Clearly, a key limitation of this research is the fact that the analyses are all correlational and no direction of causality can be inferred. The explorations above should thus be taken as starting points for developing hypotheses and further studies. The lack of randomisation means that it is not possible to disentangle spontaneous remission or regression from the mean from the impact of services. A further limitation is the fact that the data were based on self-report. For example, the children’s report of their access to help may have been inaccurate in key ways that are not possible to determine from the findings. In particular, evidence suggests that it may be especially difficult to accurately self-report on externalizing problems [38, 39]. Moreover, the present sample was different from the full sample in a number of ways. In particular, the following groups were under-represented at follow-up: boys, students with ethnic categories of Black or other, students eligible for free school meals and those with higher mental health problems at outset. Interestingly the group with follow up data tended to have a higher impact of problems on their life at time one even if they had lower levels of problems overall. These skews in the data clearly affects the generalisability of the results and further research is needed to consider change in these under-represented groups in particular.

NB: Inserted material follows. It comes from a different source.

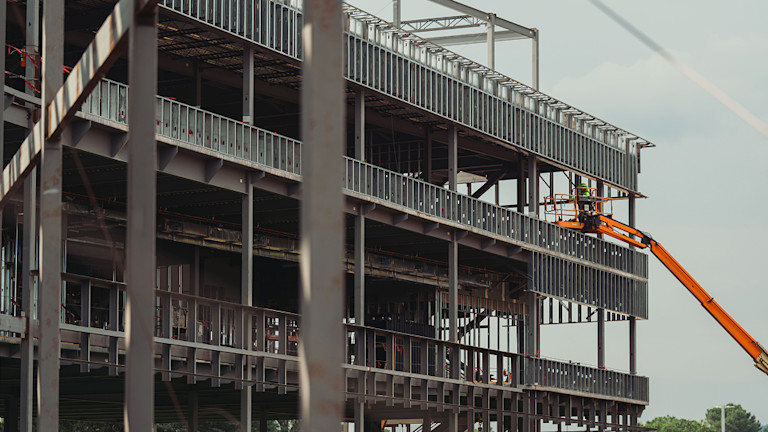 Construction worker on orange lift working on steel frame of building.
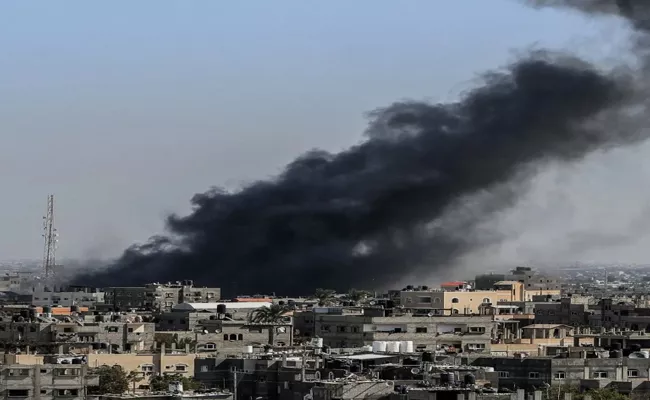 Israel-Hamas war: Israel launches airstrikes on Gaza, Syria and occupied West Bank - Sakshi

However, whilst acknowledging these real limitations, we do feel this paper adds to the literature by being a first step to exploring potential predictors of mental health improvement and deterioration for children. There is a particular emphasis on considering how to think about the difference between change that can be attributed to the impact of service provision and that which can be attributed to other factors. In addition, we have presented the importance of considering the child in terms of multiple domains, rather than only considering improvement in one area of functioning. The limitation of only exploring one domain of functioning is that it simplifies the complex nature of mental health difficulties whereby comorbidity is common. The multi-domain approach taken in the present research adds a multi-layered perspective to considering the improvement of symptoms, which then feeds into implications for schools, policy and practice in terms of both support provision and consideration about how children might improve without such professional input.

In considering improvement in multiple domains, we hope we have started a conversation about how to consider the best ways to disentangle regression to the mean from spontaneous improvement which occurs as a result of the impact of different forms of self-care or support. More research is needed to take this forward.

Conclusion

Overall nearly one in three children above threshold at time one will have shown reliable improvement at time two. The majority of these have not have accessed specialist support. This research is a first step to trying to consider factors associated with improvement and deterioration in mental health problems in children and found associations with a range of factors, with the strongest predictor of improvement being high levels of difficulties at outset. Classification trees may be one way to help clinicians take these factors into account in their clinical practice.